**INFORMATION PROVIDED:**

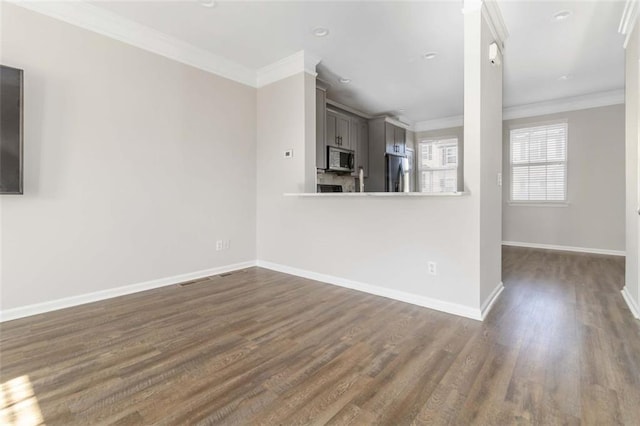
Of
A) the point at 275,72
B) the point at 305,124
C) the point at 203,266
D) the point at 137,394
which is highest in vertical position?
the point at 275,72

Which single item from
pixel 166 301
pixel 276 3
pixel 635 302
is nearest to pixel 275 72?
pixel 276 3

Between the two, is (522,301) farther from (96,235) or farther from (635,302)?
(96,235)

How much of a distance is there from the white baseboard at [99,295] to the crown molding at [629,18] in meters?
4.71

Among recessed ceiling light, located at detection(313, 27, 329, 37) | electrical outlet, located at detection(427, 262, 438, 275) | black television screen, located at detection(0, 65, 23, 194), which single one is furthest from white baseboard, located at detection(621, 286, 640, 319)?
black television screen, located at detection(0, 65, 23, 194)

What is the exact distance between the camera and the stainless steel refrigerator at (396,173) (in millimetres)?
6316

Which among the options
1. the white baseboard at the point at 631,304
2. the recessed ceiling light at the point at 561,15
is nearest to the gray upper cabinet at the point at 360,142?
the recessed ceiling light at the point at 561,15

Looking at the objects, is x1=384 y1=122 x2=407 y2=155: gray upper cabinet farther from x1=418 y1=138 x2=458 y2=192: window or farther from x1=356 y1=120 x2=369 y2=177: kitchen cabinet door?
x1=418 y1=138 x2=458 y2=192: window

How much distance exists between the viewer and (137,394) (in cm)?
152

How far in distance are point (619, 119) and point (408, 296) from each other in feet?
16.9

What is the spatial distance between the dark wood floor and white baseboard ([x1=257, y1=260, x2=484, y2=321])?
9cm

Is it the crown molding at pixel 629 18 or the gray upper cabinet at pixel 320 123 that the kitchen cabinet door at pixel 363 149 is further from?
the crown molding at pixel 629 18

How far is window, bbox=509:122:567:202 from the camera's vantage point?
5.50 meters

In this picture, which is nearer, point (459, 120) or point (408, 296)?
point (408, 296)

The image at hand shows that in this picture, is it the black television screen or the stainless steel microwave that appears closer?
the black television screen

**STATED PROBLEM:** Output an exact copy of the lines beginning at the one that holds "Which among the options" and running through the final line of the records.

**ANSWER FOR THIS EXERCISE:**
Which among the options
1. the white baseboard at the point at 631,304
2. the recessed ceiling light at the point at 561,15
is nearest to the gray upper cabinet at the point at 360,142?
the recessed ceiling light at the point at 561,15

Looking at the objects, is x1=384 y1=122 x2=407 y2=155: gray upper cabinet farther from x1=418 y1=138 x2=458 y2=192: window or farther from x1=356 y1=120 x2=369 y2=177: kitchen cabinet door?
x1=418 y1=138 x2=458 y2=192: window

How much distance exists between the viewer and (137,394) (in cm)?
152

How far in distance are point (619, 119) and point (408, 296) from each other in feet?
16.9

What is the spatial distance between the dark wood floor and white baseboard ([x1=257, y1=260, x2=484, y2=321])?
9cm

Is it the crown molding at pixel 629 18 or the gray upper cabinet at pixel 320 123 that the kitchen cabinet door at pixel 363 149 is further from?
the crown molding at pixel 629 18

How far is window, bbox=509:122:567:202 from the camera's vantage point?
5.50 meters

In this picture, which is nearer, point (459, 120) or point (408, 296)?
point (408, 296)

The image at hand shows that in this picture, is it the black television screen or the stainless steel microwave that appears closer?
the black television screen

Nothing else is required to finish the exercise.